Two young boys in Nashua, N.H., were injured, one critically, when the "bouncy house" they were playing in on Sunday was picked up by the wind and tossed an estimated 50 or 60 feet, according to reports.
One of the boys, age 2, was airlifted to Tufts Medical Center in Boston, while a 3-year-old was taken by ambulance to St. Joseph's Hospital.
“I saw the bouncy house fly into the air as high as the building behind me and as soon as it went up it flipped and came crashing down,” eyewitness Ellen Smith told CBS News. “It’s just a freak very, very sad incident that happened.”
The house had apparently been inflated to dry out after a rain storm, and was neither properly secured nor open to the public at the time of the incident, according to WCVB.
"It was missing spikes to go into the ground and it only had three tethers on it and it's supposed to have four," farmer Gary Bergeron, who owns the bouncy house, told WHDH.

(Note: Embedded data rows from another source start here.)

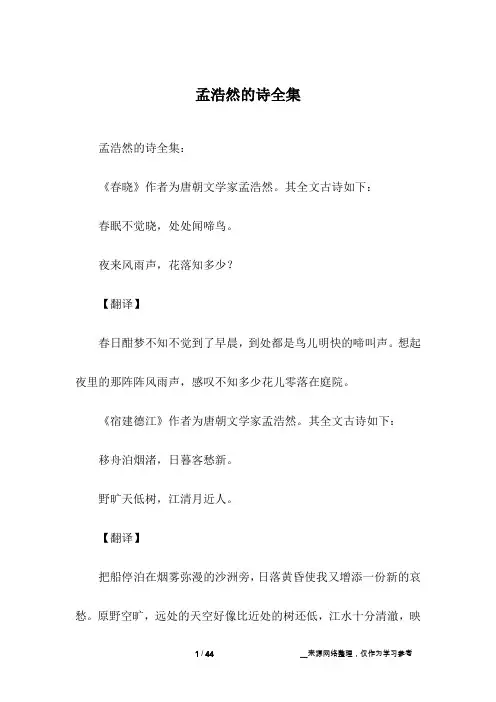 孟浩然的诗全集
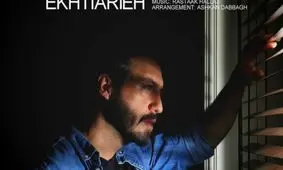 آهنگ جدید رستاک به نام «اختیاریه»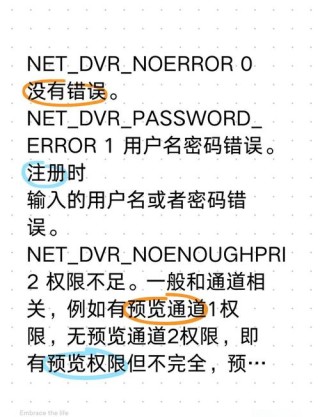 0x7c812fd3错误代码是什么意思？0x7c812fd3错误代码的解决办法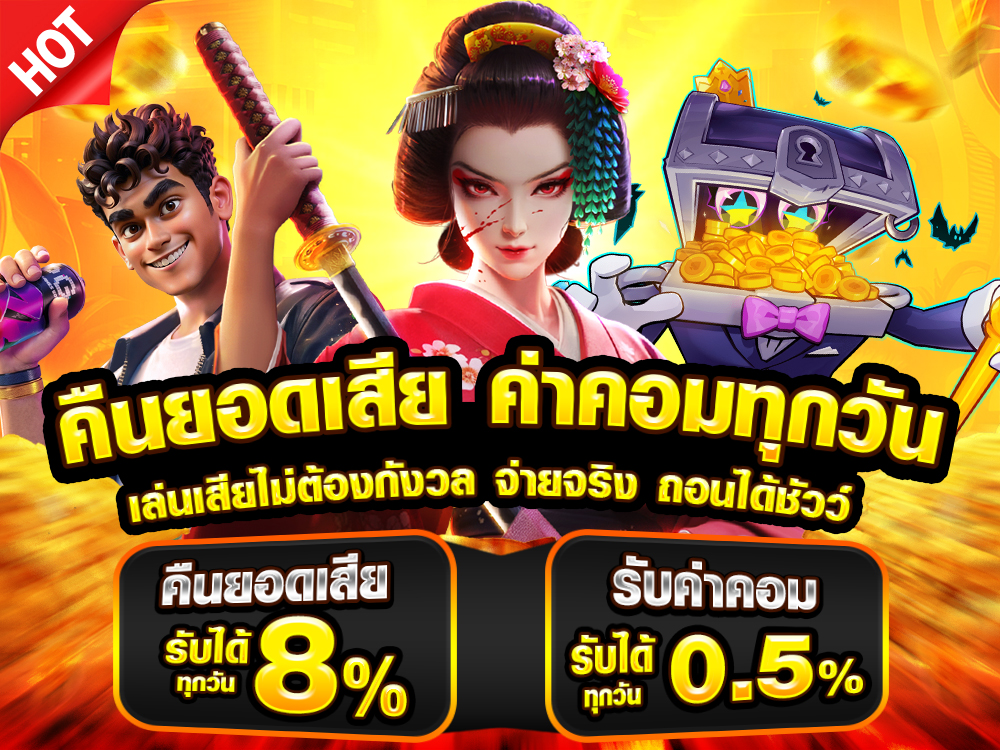 1749697664966691927-event-VELA24-อีเว้นต์-คืนค่าคอมยอดเสีย-00-0001-1000x750px.jpg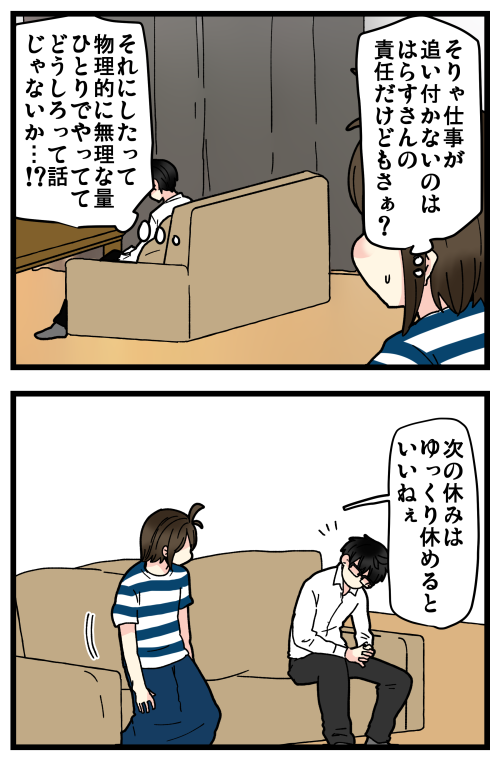blog211016_3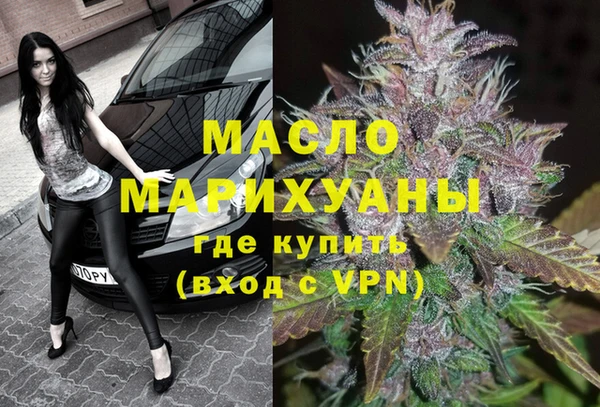 кристаллы Ладушкин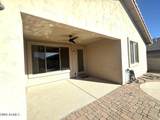2720 Sterling - Photo 48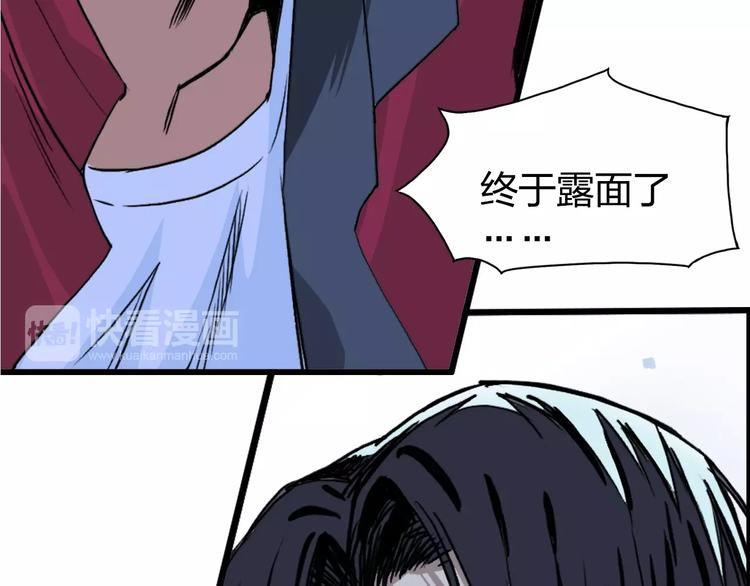 超能立方韩漫全集-第112话 要走的路！无删减无遮挡章节图片 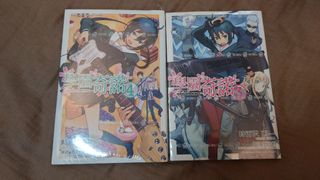 （分類：）位於 。 由 horace2009 提交（商品編號 1233346849，圖片 1）。簡介： 。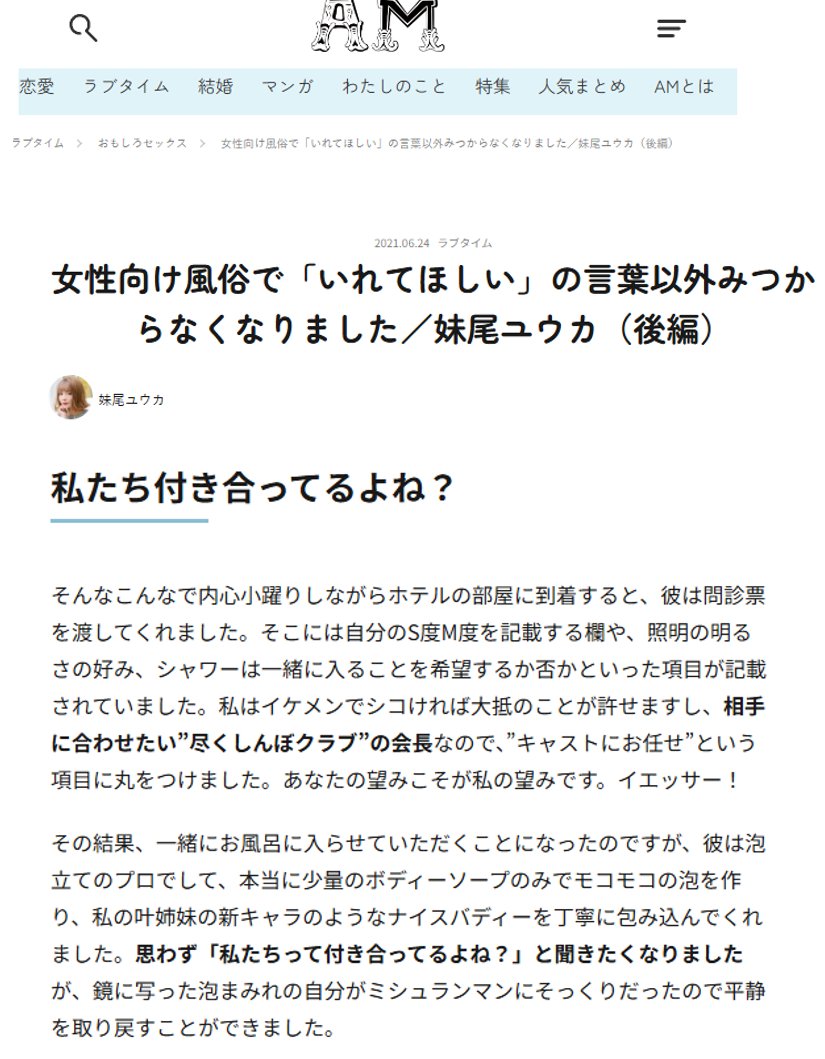 sumomodane's tweet photo. 「風俗を利用している男キモい」と言っていた妹尾ユウカさん、ご自身も女性向け風俗を利用しており、体験レポートまで書いていた。かなり満喫されていたご様子。 https://t.co/9J4XskRQ26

"We're really safety-conscious, but this was unfortunate," Bergeron told NECN. "It wasn't ready, it wasn't tied down properly, it just wasn't meant to be used."
Bergeron told WCVB that the house had been blocked off with hay bales. However, the father of one of the victims and another visitor told WMUR that a volunteer at the farm said the bouncy house was open and that the kids could play inside for free.
Once the boys were inside the bouncy house, the wind lifted it off the ground.
“The wind gust was strong enough to take the house right over this fence,” Nashua Fire Department Deputy Chief Michael O’Brien told WCVB, estimating the distance to be at least 50 feet.
Earlier this year, three children were injured -- one critically -- when a bouncy house lifted off the ground and flew some 50 feet in South Glens Falls, N.Y. Two children suffered minor injuries in June when a bouncy slide was tossed around by the wind in Colorado.
One expert estimates there are 11,000 bouncy house injuries per year in the United States.
“If this were a disease, it would be considered an epidemic," Tracy Mehan, a health educator with the Child Injury Prevention Alliance, told Time magazine.